First Native American Clerk … And Another?
Over the weekend we were pleased to report that Justice Neil Gorsuch had hired what appeared to be the first Native American law clerk in SCOTUS history: Tobi Young(left), a citizen of the Chickasaw Nation and currently general counsel of the George W. Bush Presidential Center.

When journalists report on superlatives—the first of anything, the biggest pumpkin in the county, the longest beard—we know it’s an open invitation to be contradicted. Which is why our story hedged a bit, suggesting that Young was the first “known” Native American to become a law clerk. I (Tony) was fairly confident because in stories about the dearth of minority law clerks at the high court, I had mentioned there was never a Native American law clerk, and no one had ever corrected me.

After the story was posted, I heard there might have been another Native American law clerk: Notre Dame Law School professor Richard Garnett, who clerked for Chief Justice William Rehnquist in 1996 and 1997 and is an enrolled member of the Choctaw Nation of Oklahoma.

I contacted Garnett on Sunday, and he cleared things up. Garnett confirmed his status, but said that when he was a clerk for Rehnquist, he was not aware of his roots and was not an enrolled Choctaw member. It was only after the clerkship that he learned more about his ancestors, and he became an enrolled member of the Choctaw Nation of Oklahoma several years later.

Garnett joked that he fulfilled Rehnquist’s desire for another kind of diversity among his clerks: Rehnquist wanted to hire at least one clerk from every state. The fact that Garnett lived in Alaska for a period seemed to satisfy Rehnquist.
 
ICYMI: James Forman Wins a Pulitzer
--> Yale Law's James Forman Jr. won a Pulitzer for his book "Locking Up Our Own: Crime and Punishment in Black America." The former clerk to Sandra Day O'Connor recently told us: “Clerking exposed me to the dreary state of criminal defense representation in trial courts around the country," Forman said in a recent interview with The National Law Journal.

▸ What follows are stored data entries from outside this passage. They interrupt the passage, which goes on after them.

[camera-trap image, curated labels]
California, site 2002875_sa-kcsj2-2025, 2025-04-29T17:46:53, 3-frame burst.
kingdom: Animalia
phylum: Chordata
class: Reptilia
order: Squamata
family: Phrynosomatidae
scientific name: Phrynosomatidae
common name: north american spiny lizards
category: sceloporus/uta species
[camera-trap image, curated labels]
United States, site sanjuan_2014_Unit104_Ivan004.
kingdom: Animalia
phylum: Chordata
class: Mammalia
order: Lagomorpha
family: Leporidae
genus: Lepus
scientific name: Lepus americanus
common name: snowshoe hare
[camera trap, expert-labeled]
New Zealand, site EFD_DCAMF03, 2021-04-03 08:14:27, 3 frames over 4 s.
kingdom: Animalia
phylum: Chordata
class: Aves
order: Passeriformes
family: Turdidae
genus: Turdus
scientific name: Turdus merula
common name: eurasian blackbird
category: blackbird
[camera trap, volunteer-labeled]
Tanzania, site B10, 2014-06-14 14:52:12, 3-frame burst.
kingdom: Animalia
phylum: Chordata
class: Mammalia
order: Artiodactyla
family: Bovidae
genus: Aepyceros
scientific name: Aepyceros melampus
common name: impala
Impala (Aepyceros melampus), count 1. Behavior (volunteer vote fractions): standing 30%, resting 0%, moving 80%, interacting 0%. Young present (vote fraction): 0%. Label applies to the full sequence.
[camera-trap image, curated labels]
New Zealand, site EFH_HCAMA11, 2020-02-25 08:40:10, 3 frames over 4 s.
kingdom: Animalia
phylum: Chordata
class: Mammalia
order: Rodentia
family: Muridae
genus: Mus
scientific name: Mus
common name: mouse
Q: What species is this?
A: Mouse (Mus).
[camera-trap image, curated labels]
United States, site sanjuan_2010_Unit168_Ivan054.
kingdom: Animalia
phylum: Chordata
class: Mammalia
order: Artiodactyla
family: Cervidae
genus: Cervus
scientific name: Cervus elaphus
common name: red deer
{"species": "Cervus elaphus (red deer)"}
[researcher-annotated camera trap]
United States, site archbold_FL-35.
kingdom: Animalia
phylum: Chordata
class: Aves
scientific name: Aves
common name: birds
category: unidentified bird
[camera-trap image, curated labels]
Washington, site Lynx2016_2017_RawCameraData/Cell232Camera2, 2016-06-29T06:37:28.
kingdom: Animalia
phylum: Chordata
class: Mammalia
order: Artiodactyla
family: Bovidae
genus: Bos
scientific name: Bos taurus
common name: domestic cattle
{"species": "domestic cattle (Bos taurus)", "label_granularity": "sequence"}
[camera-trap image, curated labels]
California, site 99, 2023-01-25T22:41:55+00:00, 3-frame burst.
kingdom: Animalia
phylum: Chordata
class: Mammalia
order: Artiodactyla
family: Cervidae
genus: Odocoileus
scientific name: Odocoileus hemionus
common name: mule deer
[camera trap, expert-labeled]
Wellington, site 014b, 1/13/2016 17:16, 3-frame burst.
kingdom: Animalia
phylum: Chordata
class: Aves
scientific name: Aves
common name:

--> The justices on Monday "seemed to be mulling a flexible test for foreign patent damages Monday, with the categorical presumption against extraterritoriality taking a back seat," writes our colleague Scott Graham, covering argument in WesternGeco v. Ion Geophysical.

--> The New York Times previews argument over the Trump administration's travel ban. Adam Liptak writes: "The justices will consider how much weight to give to Mr. Trump’s campaign statements. And they will act in the shadow of their own decision in Korematsu v. United States, which endorsed Roosevelt’s 1942 order and is almost universally viewed as a shameful mistake."